Like many great Cathedrals around the world, Christ Church Cathedral was built over a long period of time. Planned by the Canterbury Association, which had been founded in 1848 with the aim of establishing a Church of England settlement in Canterbury, the Cathedral was to be the physical and symbolic heart of the city.
In 1851 Ridley Square, the area within which the Cathedral would be built, was re-named Cathedral Square.
Cathedral Square was originally named Ridley Square after Nicholas Ridley, Bishop of London who, along with Latimer and Cranmer, was one of the 16th Century martyrs burned at the stake during the Marian Persecutions
In 1856, when Bishop Harper was enthroned as the first Bishop of Christchurch, the Cathedral project hadn’t progressed. Acting on behalf of the Cathedral Commission, Bishop Harper instructed that plans be commissioned from Sir George Gilbert Scott, a leading British Gothic Revival architect. In 1862 Harper received plans from Scott for a stone Cathedral with an internal timber structure.
The Christ Church Cathedral is the only church in New Zealand designed by Sir George Gilbert Scott
British architect Robert Speechly was brought out to supervise construction, and the foundations were laid in 1864 but work ceased by 1865 due to lack of money.
In 1873 work recommenced with local preeminent gothic revival architect Benjamin Woolfield Mountfort as the supervising architect.
The building was consecrated as Christ Church Cathedral in 1881.
========================
▸ PROBLEM DESCRIPTION: In the passage on Christ Church Cathedral, rewrite everything from "Like many great" down to "of the city.", swapping "physical and symbolic heart" for "spiritual and civic center".
========================
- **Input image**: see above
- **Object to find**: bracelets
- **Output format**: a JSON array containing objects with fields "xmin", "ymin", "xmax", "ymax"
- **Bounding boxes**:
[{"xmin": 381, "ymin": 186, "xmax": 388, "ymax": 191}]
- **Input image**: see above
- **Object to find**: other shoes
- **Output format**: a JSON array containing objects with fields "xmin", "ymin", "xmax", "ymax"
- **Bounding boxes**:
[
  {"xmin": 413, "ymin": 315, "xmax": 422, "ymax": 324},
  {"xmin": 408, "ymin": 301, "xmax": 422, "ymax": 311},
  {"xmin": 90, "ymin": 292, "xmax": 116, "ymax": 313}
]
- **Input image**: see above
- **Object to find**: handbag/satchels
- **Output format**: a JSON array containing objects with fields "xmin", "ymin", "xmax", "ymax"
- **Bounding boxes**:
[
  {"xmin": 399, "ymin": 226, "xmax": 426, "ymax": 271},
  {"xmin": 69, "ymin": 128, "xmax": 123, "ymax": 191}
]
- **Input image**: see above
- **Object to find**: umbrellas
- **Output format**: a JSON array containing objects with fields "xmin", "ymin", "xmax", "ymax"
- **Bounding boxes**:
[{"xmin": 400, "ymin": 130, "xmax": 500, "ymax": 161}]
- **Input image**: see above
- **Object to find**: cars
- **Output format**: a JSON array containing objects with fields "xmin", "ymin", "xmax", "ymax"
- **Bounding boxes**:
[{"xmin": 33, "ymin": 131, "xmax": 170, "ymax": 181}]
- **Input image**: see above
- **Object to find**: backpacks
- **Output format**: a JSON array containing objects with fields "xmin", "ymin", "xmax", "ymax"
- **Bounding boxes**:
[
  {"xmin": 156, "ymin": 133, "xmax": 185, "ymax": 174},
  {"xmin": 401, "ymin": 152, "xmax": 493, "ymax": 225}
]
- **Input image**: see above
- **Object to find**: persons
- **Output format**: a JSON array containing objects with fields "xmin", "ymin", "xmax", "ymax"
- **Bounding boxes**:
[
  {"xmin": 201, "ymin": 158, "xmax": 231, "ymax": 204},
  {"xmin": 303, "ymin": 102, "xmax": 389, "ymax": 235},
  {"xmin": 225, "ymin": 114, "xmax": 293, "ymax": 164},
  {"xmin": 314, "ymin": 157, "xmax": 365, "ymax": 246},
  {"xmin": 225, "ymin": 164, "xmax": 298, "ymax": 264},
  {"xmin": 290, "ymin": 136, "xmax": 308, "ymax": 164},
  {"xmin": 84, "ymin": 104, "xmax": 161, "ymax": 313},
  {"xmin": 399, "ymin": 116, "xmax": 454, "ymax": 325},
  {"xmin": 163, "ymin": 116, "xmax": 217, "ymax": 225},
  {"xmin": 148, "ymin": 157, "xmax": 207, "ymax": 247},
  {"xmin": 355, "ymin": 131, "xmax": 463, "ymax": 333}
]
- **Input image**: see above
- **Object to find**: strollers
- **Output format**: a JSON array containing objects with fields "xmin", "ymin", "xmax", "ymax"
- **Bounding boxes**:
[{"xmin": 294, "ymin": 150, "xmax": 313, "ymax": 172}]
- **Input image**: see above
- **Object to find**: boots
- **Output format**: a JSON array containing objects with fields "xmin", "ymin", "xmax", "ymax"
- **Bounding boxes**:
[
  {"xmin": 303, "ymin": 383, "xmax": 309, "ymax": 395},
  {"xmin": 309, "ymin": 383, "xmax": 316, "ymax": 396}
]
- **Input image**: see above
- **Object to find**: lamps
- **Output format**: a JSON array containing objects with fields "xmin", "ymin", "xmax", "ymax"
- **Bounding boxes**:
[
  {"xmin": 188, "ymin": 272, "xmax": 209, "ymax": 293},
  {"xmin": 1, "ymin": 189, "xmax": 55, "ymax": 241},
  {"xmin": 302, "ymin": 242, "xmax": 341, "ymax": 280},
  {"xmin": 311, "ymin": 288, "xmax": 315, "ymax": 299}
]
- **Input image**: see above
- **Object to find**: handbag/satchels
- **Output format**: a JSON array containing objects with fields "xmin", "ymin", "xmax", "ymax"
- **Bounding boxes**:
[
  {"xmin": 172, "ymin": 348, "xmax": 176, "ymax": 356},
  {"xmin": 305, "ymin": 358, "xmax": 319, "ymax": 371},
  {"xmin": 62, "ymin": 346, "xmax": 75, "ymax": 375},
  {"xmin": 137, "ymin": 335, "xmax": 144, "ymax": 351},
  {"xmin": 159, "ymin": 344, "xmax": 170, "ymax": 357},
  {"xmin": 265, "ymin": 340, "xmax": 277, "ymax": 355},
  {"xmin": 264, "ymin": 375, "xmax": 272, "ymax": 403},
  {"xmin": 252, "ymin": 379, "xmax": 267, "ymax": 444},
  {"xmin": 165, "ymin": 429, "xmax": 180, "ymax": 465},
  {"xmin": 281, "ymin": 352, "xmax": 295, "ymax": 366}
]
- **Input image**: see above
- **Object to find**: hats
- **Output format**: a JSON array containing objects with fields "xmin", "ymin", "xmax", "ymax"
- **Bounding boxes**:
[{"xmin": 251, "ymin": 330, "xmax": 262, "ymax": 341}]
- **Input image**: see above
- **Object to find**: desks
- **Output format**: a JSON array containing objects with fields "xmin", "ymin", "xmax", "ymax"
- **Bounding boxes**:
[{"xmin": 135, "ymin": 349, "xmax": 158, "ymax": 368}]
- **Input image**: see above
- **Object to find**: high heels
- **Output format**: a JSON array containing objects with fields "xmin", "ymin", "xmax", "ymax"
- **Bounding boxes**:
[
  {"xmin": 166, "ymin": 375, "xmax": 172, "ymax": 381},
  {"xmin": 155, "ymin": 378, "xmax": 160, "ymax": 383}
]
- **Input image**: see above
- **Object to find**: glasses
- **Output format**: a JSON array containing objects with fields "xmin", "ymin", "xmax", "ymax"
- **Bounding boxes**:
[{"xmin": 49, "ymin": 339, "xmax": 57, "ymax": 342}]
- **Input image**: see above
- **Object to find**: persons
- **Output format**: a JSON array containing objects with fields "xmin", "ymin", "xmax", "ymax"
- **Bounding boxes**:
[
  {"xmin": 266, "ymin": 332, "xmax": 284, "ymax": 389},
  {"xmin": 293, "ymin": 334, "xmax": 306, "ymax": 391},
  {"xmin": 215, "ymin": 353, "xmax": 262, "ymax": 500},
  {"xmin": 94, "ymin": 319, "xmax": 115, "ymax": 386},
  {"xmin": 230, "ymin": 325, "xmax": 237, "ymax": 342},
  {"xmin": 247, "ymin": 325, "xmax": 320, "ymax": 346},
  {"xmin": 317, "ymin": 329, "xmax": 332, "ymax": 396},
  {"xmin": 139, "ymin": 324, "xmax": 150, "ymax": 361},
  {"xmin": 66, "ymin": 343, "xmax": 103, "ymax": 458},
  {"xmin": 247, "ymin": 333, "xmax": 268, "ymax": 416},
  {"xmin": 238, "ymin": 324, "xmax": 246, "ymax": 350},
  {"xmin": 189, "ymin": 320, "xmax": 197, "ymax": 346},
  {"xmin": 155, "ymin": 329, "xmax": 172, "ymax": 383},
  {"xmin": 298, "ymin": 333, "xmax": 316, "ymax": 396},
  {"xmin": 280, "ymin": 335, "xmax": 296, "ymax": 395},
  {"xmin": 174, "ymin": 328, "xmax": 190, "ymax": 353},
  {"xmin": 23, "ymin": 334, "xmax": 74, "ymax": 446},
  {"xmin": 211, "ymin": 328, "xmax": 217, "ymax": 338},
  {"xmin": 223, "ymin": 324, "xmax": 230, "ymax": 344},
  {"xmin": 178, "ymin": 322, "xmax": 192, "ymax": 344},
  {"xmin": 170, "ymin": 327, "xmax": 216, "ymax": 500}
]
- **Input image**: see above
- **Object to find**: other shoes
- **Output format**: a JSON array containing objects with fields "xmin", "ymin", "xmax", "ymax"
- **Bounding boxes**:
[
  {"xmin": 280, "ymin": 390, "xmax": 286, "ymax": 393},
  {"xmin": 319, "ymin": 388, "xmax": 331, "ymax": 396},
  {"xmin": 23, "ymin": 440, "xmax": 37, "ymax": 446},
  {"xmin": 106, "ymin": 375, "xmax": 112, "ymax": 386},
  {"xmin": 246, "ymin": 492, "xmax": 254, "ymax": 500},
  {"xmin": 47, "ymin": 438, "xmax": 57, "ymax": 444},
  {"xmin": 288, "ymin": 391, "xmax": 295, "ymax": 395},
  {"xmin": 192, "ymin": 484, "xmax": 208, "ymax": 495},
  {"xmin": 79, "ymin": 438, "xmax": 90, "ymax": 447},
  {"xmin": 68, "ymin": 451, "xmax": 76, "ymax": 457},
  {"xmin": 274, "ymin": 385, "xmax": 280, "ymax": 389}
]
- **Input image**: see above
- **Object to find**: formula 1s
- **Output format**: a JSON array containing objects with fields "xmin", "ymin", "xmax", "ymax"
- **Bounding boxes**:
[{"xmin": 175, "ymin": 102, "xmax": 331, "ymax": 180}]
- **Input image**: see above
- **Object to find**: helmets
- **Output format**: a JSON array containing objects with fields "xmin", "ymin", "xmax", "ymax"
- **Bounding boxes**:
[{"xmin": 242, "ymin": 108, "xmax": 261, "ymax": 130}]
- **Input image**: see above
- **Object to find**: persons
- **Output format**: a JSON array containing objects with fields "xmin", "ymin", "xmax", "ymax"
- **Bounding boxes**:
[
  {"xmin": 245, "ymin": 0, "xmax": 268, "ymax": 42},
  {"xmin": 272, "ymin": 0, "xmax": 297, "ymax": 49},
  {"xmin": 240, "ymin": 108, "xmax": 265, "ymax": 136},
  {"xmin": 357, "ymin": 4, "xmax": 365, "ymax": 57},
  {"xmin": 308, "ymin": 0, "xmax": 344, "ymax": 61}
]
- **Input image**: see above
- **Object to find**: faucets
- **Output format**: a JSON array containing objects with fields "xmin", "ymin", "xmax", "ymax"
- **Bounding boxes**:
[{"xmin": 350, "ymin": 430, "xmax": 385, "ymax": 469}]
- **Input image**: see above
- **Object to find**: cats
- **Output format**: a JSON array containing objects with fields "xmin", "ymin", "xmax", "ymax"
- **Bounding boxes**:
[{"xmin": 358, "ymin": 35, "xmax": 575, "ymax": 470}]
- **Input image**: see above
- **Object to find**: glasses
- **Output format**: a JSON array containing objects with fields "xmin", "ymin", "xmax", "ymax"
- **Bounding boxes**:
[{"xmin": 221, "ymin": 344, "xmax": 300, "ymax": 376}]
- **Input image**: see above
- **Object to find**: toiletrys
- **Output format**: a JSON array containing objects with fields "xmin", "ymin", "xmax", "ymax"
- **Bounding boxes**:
========================
▸ TASK RESULT:
Like many great Cathedrals around the world, Christ Church Cathedral was built over a long period of time. Planned by the Canterbury Association, which had been founded in 1848 with the aim of establishing a Church of England settlement in Canterbury, the Cathedral was to be the spiritual and civic center of the city.